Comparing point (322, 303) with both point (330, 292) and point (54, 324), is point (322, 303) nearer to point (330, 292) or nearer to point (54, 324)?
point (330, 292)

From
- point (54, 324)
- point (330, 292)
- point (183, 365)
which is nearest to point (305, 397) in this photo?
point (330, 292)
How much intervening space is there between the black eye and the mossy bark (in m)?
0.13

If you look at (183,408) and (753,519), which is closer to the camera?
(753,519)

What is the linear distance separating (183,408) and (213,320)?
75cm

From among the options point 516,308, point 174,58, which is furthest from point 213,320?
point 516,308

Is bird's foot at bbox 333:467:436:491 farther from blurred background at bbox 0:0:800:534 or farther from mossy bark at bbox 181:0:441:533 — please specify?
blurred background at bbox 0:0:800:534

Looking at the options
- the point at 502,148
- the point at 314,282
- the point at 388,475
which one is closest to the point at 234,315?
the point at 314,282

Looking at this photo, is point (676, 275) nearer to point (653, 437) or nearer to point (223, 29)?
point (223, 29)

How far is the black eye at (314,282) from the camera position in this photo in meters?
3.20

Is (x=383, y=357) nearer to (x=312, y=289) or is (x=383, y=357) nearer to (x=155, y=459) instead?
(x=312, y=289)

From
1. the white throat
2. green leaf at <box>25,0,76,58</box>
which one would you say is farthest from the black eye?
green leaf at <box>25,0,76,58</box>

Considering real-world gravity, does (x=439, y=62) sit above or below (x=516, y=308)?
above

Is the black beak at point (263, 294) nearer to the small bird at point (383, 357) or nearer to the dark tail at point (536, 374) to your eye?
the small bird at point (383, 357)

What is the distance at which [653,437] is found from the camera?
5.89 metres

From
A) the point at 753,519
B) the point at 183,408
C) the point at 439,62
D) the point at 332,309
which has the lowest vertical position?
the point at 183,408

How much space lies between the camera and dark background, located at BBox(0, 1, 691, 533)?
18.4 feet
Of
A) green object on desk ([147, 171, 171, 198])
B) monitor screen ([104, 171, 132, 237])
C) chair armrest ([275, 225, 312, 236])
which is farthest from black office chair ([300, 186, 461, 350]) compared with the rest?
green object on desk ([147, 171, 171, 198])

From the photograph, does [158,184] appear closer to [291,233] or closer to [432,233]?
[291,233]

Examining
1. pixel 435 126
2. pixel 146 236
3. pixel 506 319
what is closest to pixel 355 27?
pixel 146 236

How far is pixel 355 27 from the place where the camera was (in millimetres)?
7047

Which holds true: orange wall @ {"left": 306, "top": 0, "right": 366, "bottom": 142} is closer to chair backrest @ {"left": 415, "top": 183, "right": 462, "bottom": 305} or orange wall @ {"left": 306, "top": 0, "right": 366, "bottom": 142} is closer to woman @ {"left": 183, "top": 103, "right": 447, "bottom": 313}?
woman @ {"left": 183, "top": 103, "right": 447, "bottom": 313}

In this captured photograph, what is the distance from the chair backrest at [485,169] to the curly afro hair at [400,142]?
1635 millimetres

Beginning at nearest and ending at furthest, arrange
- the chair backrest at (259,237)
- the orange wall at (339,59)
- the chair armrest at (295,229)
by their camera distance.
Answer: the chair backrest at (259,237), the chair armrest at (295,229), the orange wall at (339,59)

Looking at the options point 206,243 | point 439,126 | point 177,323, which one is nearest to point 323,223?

▶ [Given request]:
Rewrite the rows above with every instance of "black eye" changed to "dark pupil", leaving everything else unchanged.

▶ [Full answer]:
Comparing point (322, 303) with both point (330, 292) and point (54, 324), is point (322, 303) nearer to point (330, 292) or nearer to point (54, 324)?
point (330, 292)

From
- point (54, 324)
- point (330, 292)
- point (183, 365)
which is nearest to point (305, 397) in this photo?
point (330, 292)
How much intervening space is there between the dark pupil and the mossy bark (in m)?
0.13

If you look at (183,408) and (753,519), which is closer to the camera?
(753,519)

What is the linear distance separating (183,408) and (213,320)?
75cm

From among the options point 516,308, point 174,58, which is furthest from point 213,320?
point 516,308

Is bird's foot at bbox 333:467:436:491 farther from blurred background at bbox 0:0:800:534 or farther from mossy bark at bbox 181:0:441:533 — please specify?
blurred background at bbox 0:0:800:534

Looking at the options
- the point at 502,148
- the point at 314,282
- the point at 388,475
which one is closest to the point at 234,315?
the point at 314,282

Looking at this photo, is point (676, 275) nearer to point (653, 437) or nearer to point (223, 29)?
point (223, 29)

How far is the dark pupil at (314,282) from the camera position in this photo in meters?
3.20

Is (x=383, y=357) nearer to (x=312, y=289) or is (x=383, y=357) nearer to (x=155, y=459) instead?
(x=312, y=289)

From
1. the white throat
2. green leaf at <box>25,0,76,58</box>
which one would you say is farthest from the dark pupil?
green leaf at <box>25,0,76,58</box>

Considering real-world gravity, does (x=439, y=62) sit above or below (x=516, y=308)?
above

Is the black beak at point (263, 294) nearer to the small bird at point (383, 357) or nearer to the dark tail at point (536, 374) to your eye?
the small bird at point (383, 357)

What is the distance at which [653,437] is found from the camera?
5.89 metres

From
A) the point at 753,519
B) the point at 183,408
C) the point at 439,62
D) the point at 332,309
which has the lowest vertical position?
the point at 183,408

How much space lies between the camera and dark background, located at BBox(0, 1, 691, 533)?
18.4 feet
Of
A) green object on desk ([147, 171, 171, 198])
B) monitor screen ([104, 171, 132, 237])
C) chair armrest ([275, 225, 312, 236])
which is farthest from black office chair ([300, 186, 461, 350]) compared with the rest?
green object on desk ([147, 171, 171, 198])

From the photograph, does [158,184] appear closer to [291,233] or closer to [432,233]?
[291,233]

Examining
1. pixel 435 126
2. pixel 146 236
3. pixel 506 319
what is closest to pixel 355 27?
pixel 146 236

How far is pixel 355 27 from the place where the camera was (in millimetres)?
7047

Which holds true: orange wall @ {"left": 306, "top": 0, "right": 366, "bottom": 142} is closer to chair backrest @ {"left": 415, "top": 183, "right": 462, "bottom": 305} or orange wall @ {"left": 306, "top": 0, "right": 366, "bottom": 142} is closer to woman @ {"left": 183, "top": 103, "right": 447, "bottom": 313}?
woman @ {"left": 183, "top": 103, "right": 447, "bottom": 313}

In this captured photograph, what is the distance from the chair backrest at [485,169] to the curly afro hair at [400,142]?
1635 millimetres

Beginning at nearest and ending at furthest, arrange
- the chair backrest at (259,237)
- the orange wall at (339,59)
- the chair armrest at (295,229)
by their camera distance.
Answer: the chair backrest at (259,237), the chair armrest at (295,229), the orange wall at (339,59)

Looking at the options point 206,243 | point 439,126 | point 177,323, which one is nearest to point 323,223?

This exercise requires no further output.